▶ **Task statement**: Please check the costume build notes below: what material are the bicep rings made of?

[Selected text]

Cape. The cape is a double layer of cloth (all the cloth is a stretch denim), sewn at the edges. One layer looked too transparent. It’s heavy, but that feels right.


In terms of color for both cloth and paint, I was going for a pure white, non-weathered/shaded look, as it looks in the comic, where the white is stark, unshaded white in high contrast to the background.

I looked at a bunch of cape shapes and sizes. His spreads out like a half-circle in some places, but is more straight in other pics. I decided the half circle would be too much when it was hanging down, and went for essentially a rectangular shape, with some cut off at the end and in the center. I basically just put it on and pinned it where it looked like it should be cut to get the look I wanted. I used a latch my wife already had to connect the ends, and then visually covered that by putting a tie string in front of it. The latch worked very well to hold it together.


The cape drags on the ground by several inches, which is intentional and matches the comic. It does mean the ends of the cape are getting a lot of weathering.

Bicep rings. These are made of heat-bent Sintra. I used a Dremel to make the vertical score lines. They ended up being slightly too large, so I padded them by gluing some foam, covered by the same fabric used in the rest of the costume, inside. They’re spray painted. The Sintra color was fine, but I needed to fix some bumps and holes with Bondo, so I painted them.


Forearm and calf bones, and wraps. He has a set of three humerus-style bones strapped onto each of his forearms and calves. These bones are clearly too small for human bones, so I decided to just sculpt them myself instead of trying to exactly replicate some real kind of bone. I used a single sheet of insulation foam and cut out a basic bone shape using a bandsaw. Then I sculpted them using a Dremel, and sanded them. Then I coated them with multiple layers of glue, then spray rubber dip, and finally spray paint. This is the priming/painting process I used throughout the costume unless otherwise noted. The use of both glue and rubber dip is because I have found that spray rubber dip and SOME spray paints will chemically eat away at insulation foam, leaving a hugely pitted surface. The glue protects the foam from the spray dip or spray paint. I also like using both glue and rubber dip in order to not only make it smoother, but also stronger. My experience so far is that with multiple coats of both, the insulation foam does not break or get indentations as long as it is not actively smacked around.

Seen with black rubber dip, below:


The bones are then attached to each other in groups of three by wrapping them together with a thin strip of cloth, which was glued to the bones and to its own ends. I have found that Elmer’s Craft Bond works best for me as a fabric glue.


When I put on the costume, I attach the bone groups to my arms and legs using a second strip of cloth (after putting on my pants and shirt). This wrap is just tightly wrapped around the bones and my limb, and is attached to itself using some Velcro.

Note, I used the industrial sticky Velcro, but it doesn’t stick super-well to fabric, so I also riveted the inside Velcro to the fabric, and sewed it on as well. I need to start using some other Velcro, I have not been happy with its stickiness. Any thoughts on Velcro attachment from anyone? Sew it on, glue it on, use the iron-on?

[/Selected text]
[Listed records]

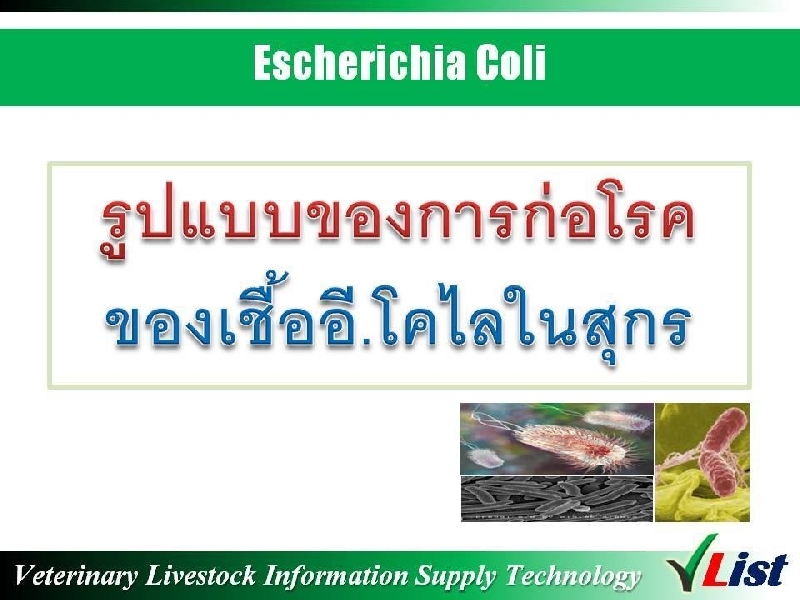 Escherichia Coli

รูปแบบของการก่อโรค
ของเชื้ออี.โคไลในสุกร

Veterinary Livestock Information Supply Technology

VList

[/Listed records]

▶ **Completed exercise**: Heat-bent Sintra.